Let's start with the broader picture. Organizations need to establish company-wide best practices for building successful SOAs. The organization-wide best practices that we use in enterprises are described in the sidebar "Organizational and Operational Best Practices." More specifically, we also have six technical and architectural best practices (see the sidebar "A Better Way to Build"). Now let's take a look at some key characteristics, design considerations, and implementation choices that both the organization and the technical team should consider when building an SOA.
Coupling
Coupling refers to the relationship (interrelatedness and dependency) between two software artifacts (applications, components, modules, methods, and services). Coupling can be categorized as tight, loose, or decoupled. The degree of coupling between two services mainly depends on two factors: the implementation and invocation of the service provider, and the consumer's knowledge of how to find and invoke the service.

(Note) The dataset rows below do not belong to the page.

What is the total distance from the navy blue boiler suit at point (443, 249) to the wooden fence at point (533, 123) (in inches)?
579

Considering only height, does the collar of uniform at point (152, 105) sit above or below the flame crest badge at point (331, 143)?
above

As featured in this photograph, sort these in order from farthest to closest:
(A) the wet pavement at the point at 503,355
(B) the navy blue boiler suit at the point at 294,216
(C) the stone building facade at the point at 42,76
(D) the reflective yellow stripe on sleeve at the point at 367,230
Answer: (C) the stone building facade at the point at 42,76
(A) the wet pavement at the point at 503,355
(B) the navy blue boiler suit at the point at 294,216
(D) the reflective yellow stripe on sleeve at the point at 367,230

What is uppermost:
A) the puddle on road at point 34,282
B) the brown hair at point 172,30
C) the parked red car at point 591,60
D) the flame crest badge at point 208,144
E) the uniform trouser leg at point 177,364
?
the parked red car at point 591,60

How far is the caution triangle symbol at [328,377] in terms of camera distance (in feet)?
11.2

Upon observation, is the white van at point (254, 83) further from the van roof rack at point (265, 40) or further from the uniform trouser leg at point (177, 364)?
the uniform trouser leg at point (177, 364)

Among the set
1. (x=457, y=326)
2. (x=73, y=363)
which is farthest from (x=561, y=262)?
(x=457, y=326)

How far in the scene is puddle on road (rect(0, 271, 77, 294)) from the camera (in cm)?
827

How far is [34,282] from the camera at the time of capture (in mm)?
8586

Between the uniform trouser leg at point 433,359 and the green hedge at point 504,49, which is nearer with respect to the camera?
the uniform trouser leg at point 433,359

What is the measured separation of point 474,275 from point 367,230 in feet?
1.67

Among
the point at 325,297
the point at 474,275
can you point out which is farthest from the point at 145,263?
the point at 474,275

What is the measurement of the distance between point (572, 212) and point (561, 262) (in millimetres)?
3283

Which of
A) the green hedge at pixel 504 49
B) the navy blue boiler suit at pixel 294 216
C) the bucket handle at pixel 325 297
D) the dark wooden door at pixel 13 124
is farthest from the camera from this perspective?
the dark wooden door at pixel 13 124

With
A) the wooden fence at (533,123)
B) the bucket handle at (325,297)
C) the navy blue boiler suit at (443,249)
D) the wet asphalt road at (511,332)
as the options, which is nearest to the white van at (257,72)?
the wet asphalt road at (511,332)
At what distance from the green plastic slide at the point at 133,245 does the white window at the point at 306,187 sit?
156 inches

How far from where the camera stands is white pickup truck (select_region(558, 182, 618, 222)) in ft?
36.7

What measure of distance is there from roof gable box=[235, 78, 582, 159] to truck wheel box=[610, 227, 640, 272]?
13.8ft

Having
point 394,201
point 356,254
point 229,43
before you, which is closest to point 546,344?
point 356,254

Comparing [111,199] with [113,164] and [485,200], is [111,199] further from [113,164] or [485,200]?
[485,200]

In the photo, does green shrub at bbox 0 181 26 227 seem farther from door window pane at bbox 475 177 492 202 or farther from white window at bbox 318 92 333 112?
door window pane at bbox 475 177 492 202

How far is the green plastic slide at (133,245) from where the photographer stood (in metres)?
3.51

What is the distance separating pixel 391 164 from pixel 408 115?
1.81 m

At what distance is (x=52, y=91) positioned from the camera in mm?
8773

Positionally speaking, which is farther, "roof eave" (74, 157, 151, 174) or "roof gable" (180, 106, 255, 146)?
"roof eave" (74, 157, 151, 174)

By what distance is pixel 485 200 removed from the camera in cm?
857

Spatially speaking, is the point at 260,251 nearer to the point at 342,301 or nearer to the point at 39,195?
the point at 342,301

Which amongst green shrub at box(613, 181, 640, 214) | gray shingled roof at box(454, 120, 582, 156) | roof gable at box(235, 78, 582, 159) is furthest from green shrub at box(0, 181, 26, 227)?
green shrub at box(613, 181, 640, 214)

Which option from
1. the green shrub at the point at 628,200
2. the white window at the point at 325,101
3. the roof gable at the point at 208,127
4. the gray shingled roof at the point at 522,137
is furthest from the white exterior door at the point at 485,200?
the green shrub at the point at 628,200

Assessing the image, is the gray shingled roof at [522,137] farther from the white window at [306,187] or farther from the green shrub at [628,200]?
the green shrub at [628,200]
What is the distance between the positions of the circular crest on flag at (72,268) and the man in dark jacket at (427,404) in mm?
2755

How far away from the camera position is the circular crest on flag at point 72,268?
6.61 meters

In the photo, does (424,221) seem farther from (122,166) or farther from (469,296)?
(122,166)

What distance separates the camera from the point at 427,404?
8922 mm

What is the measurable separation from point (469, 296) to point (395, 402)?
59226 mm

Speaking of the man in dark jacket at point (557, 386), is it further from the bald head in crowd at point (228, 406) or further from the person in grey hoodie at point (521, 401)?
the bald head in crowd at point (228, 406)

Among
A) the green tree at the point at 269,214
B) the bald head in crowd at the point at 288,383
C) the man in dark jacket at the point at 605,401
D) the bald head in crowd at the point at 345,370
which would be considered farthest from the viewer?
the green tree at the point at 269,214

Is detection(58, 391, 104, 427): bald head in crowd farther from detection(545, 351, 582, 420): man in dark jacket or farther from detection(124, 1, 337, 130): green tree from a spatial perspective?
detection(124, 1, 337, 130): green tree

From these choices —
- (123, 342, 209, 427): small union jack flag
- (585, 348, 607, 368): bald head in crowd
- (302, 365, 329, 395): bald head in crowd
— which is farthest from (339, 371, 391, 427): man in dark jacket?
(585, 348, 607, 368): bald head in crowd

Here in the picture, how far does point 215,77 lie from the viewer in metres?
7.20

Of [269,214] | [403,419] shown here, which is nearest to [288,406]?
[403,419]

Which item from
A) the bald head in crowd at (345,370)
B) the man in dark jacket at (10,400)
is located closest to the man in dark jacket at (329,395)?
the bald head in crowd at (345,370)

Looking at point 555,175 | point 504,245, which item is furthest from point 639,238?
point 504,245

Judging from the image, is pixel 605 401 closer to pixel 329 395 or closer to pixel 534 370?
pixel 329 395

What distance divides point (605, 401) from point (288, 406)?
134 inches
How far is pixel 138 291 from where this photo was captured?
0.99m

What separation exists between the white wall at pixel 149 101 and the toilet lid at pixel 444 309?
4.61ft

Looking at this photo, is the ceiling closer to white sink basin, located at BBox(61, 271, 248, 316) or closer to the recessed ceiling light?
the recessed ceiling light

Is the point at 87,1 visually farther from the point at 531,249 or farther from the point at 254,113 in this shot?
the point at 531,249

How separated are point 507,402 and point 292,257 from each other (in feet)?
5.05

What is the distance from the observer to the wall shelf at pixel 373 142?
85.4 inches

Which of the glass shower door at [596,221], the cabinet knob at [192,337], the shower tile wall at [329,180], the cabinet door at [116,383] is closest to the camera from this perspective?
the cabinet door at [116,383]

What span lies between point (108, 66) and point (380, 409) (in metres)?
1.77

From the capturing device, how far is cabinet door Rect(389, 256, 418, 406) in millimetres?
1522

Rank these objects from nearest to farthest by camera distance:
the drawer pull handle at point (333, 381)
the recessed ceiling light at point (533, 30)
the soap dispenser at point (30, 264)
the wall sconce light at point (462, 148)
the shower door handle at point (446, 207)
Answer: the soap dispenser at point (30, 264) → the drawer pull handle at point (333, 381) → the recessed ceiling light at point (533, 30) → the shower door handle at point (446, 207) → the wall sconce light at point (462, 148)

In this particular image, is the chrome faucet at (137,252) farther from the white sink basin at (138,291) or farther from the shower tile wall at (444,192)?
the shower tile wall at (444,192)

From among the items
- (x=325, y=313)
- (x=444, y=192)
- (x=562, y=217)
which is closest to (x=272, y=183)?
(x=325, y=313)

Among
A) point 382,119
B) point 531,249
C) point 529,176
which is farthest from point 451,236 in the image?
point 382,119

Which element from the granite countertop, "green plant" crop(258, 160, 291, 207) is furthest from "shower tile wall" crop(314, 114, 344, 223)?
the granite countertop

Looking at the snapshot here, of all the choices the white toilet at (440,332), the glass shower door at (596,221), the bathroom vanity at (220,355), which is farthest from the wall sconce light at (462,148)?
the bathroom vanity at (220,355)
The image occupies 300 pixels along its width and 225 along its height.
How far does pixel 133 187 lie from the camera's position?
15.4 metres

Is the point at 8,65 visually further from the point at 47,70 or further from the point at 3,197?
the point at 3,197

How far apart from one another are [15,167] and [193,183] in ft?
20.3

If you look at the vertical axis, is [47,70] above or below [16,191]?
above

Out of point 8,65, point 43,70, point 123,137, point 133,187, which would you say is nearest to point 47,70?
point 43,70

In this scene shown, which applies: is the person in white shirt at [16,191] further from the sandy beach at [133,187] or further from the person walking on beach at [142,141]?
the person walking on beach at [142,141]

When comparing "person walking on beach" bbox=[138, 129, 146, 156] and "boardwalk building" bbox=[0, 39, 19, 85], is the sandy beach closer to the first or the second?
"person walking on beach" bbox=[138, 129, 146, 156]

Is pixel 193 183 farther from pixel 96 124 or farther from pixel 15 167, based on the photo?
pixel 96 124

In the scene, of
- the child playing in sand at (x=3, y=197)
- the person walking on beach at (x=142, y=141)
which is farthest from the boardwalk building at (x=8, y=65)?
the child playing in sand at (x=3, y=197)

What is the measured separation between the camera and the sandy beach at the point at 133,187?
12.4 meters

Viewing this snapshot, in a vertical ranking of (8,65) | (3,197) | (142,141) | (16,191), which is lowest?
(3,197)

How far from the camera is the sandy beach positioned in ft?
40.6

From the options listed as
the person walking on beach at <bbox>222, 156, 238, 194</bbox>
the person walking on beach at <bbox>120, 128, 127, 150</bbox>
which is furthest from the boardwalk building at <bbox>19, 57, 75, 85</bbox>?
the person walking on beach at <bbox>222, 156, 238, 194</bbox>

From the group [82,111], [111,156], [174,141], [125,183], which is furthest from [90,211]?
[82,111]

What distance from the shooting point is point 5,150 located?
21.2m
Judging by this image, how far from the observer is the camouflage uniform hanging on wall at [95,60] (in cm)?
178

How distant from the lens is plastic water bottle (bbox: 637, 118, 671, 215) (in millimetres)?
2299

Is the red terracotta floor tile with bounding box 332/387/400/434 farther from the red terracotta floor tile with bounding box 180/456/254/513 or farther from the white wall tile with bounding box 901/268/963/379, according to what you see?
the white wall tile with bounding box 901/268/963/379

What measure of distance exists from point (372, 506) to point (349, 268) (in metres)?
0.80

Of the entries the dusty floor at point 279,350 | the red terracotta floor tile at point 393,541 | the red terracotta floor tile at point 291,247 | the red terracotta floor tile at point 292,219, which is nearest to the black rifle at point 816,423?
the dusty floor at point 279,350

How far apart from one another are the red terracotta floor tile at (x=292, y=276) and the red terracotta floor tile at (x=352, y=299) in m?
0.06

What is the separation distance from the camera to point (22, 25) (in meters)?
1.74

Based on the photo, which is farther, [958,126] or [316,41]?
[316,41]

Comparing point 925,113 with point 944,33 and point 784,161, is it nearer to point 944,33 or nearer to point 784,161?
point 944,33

For services, location and interface definition (including datatype definition) forms the coupling. It is necessary to handle levels of coupling of different versions of services as well.
In computer or software systems it is practically impossible to have two related systems completely decoupled from one another. As long as one system depends on the other system for data, function, service, or connectivity at any level, they can't function when decoupled.
In loose coupling, a service provider defines and publishes its service interface, using a standard definition language. The interface defines the invocation contract between a service consumer and a service provider. A service provider's implementation can be modified as long as the service interface remains the same.
A consumer's knowledge of the location of the service provider also introduces coupling. If two services need to interact, they can't be decoupled, and have 100 percent location dependency. In contrast, if the consumer carries the exact location of the calling service, then it is tightly coupled by location. Because location decoupling is not possible (between two known entities, but possible in an event-driven architecture), and tight coupling of location is inflexible, an intermediate loose coupling of location is desirable.
Loose coupling of location can be achieved by using service intermediaries such as service brokers or directory services. Loose coupling for Web services is achieved by using Web Services Description Language (WSDL) for service definitions; Universal Description, Discovery, and Integration (UDDI); and WebLogic Integration service broker/service control.
Using network load balancers (hardware and software) and/or WebLogic clusters, you can achieve nonpolicy-based, simple location-based loose coupling without the use of an intermediary. As long as the service end point specified in the WSDL is a distributed name service (DNS) name and not an IP address, the Web service request can be redirected and proxied using standard HTTP mechanisms. The request could be serviced by any number of end points on any number of physical servers (including different data centers).